А вообще в Спасске было много разных импортных вин – болгарских, венгерских и прочих разных. Было даже одно классное румынское вино - «Мурфатлар». По сравнению с другими, оно было дорогим, но всё равно брали и пили его с удовольствием. При всём разнообразии вин ещё и «изобретали» - как-то собрались на какой-то праздник дружной компанией с девчонками и кто-то из них показал одно местное «изобретение». Заключалось оно в том, что бралась бутылка дешёвого кислого вина «Каберне», заливалась в сифон, добавлялся туда сок от лимона, сахар и всё это газировалось. На выходе получался малинового цвета газированный сладкий напиток, шипучий и праздничный, напоминающий шампанское.
Разных праздничных «мероприятий» в нашей лейтенантской жизни было не так много. К тому же командиры обычно старались ставить нас, холостяков, на выходные и праздничные дни в разные наряды и ответственными в казарму, «приглядывать» за солдатами. Это было и понятно – в основном офицеры полка были людьми семейными, всю неделю занятыми на службе, полётах и ещё несли Боевое Дежурство. А нас не обременяли ни жёны, ни дети. Как в той песне - «…наши жёны – пушки заряжёны…», только вместо пушек были самолёты.
Однажды был я направлен в очередной «наряд» - начальником патруля. Прибыл с двумя солдатами к коменданту гарнизона, а располагалась спасская военная комендатура недалеко от нашего штаба в одном здании с гауптвахтой. Здание было одноэтажным, очень старым, но довольно внушительным и с виду крепким. Рассказывают, что на этой самой гауптвахте в своё время сидел герой гражданской войны Сергей Лазо. Внутри этого здания было как-то мрачно и «тоскливо». Да ещё комендант, рассматривая моих патрульных, сделал им «небольшое» замечание:
- Сапоги почистить, ремни затянуть! А то задержитесь на гауптвахте суток на трое.

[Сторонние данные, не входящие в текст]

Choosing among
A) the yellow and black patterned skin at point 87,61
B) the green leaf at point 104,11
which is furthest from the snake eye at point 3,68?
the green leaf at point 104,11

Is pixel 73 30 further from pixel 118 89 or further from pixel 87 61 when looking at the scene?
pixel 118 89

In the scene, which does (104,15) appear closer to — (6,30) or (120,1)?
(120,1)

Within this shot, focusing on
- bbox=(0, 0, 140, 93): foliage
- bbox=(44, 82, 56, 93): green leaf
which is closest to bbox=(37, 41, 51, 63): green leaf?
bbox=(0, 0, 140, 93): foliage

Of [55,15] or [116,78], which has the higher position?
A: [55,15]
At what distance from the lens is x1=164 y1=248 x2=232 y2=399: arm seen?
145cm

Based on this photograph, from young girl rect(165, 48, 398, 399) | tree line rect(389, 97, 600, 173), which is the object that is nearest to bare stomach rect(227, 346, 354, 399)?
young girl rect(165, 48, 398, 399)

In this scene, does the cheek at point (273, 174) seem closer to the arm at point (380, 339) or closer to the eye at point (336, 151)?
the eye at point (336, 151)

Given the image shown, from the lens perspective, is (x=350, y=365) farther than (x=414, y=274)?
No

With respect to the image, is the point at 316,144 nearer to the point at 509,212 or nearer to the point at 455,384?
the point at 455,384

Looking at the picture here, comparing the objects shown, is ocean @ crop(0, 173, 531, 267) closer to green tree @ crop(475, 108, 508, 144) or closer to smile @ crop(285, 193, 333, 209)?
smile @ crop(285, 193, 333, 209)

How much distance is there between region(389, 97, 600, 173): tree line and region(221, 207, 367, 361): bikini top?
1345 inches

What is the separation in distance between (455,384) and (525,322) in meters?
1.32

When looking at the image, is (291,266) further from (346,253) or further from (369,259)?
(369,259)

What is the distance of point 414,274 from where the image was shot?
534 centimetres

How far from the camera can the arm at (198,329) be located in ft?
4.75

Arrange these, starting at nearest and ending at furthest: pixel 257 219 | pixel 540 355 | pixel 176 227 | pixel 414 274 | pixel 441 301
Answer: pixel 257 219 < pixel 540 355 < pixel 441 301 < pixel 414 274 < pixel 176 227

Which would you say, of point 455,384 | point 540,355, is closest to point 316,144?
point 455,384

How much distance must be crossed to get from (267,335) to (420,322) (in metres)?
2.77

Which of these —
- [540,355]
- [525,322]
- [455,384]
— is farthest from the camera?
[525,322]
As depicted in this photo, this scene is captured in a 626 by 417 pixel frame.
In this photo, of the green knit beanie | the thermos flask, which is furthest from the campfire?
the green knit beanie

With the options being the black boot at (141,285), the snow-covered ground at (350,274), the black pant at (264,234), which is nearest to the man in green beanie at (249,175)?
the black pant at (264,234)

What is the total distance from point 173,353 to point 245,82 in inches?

После таких слов моим солдатам стало, я думаю, ещё «тоскливее». Да и у меня настроение не поднялось после слов майора:
- А ты, лейтенант, не улыбайся, - не приведёшь, как минимум, трёх нарушителей, останешься в патруле ещё на сутки.
Да, порядки тут жёсткие. И совсем упало настроение у нас, когда вооружённый караульный завёл с улицы на суровые очи коменданта какого-то солдата в мокром и грязном ХБ (так называют повседневную солдатскую хлопчатобумажную форму), без сапог и без ремня. С него стекала вода, вид был как у побитой собаки, весь он съёжился и трясся от холода. Оказывается, этот «губарь» решил сбежать с гауптвахты, - попросился в уборную, которая расположена на улице, тыльной своей частью выходящая на «волю». Решил он, не мудрствуя лукаво, спуститься в яму, извиняюсь, с дерьмом, и вылезти на «свободу» через люк для очистки ямы. Но просчитался - выход на свободу был перекрыт колючей проволокой. Пришлось несчастному «узнику» бродить в дерьме и звать на помощь. Вытаскивать его никто не спешил.
Наконец, как-то вытащили и заставили погрузиться и плавать в холодной и грязной воде в небольшом бетонном бассейне, что был во дворе гауптвахты. Плавал он там, пока хоть как-то не очистился от «следов побега». Посмотрел комендант на жалкого «любителя свободы» и изрёк:
- В одиночку на трое суток!
Солдатик чуть не плача:
- Товарищ полковник, я уже месяц тут сижу…
- Ты меня хоть генералом называй, а ещё трое суток я тебе добавил, и будешь свой родной сортир каждый день драить!
Арестант готов был, кажется, упасть в обморок…
Разумеется, всем составом патруля, мы зорко выявляли нарушителей воинской дисциплины и формы одежды. И привели в комендатуру, конечно, не меньше трёх «задержанных». Больше в патруль я старался не попадать.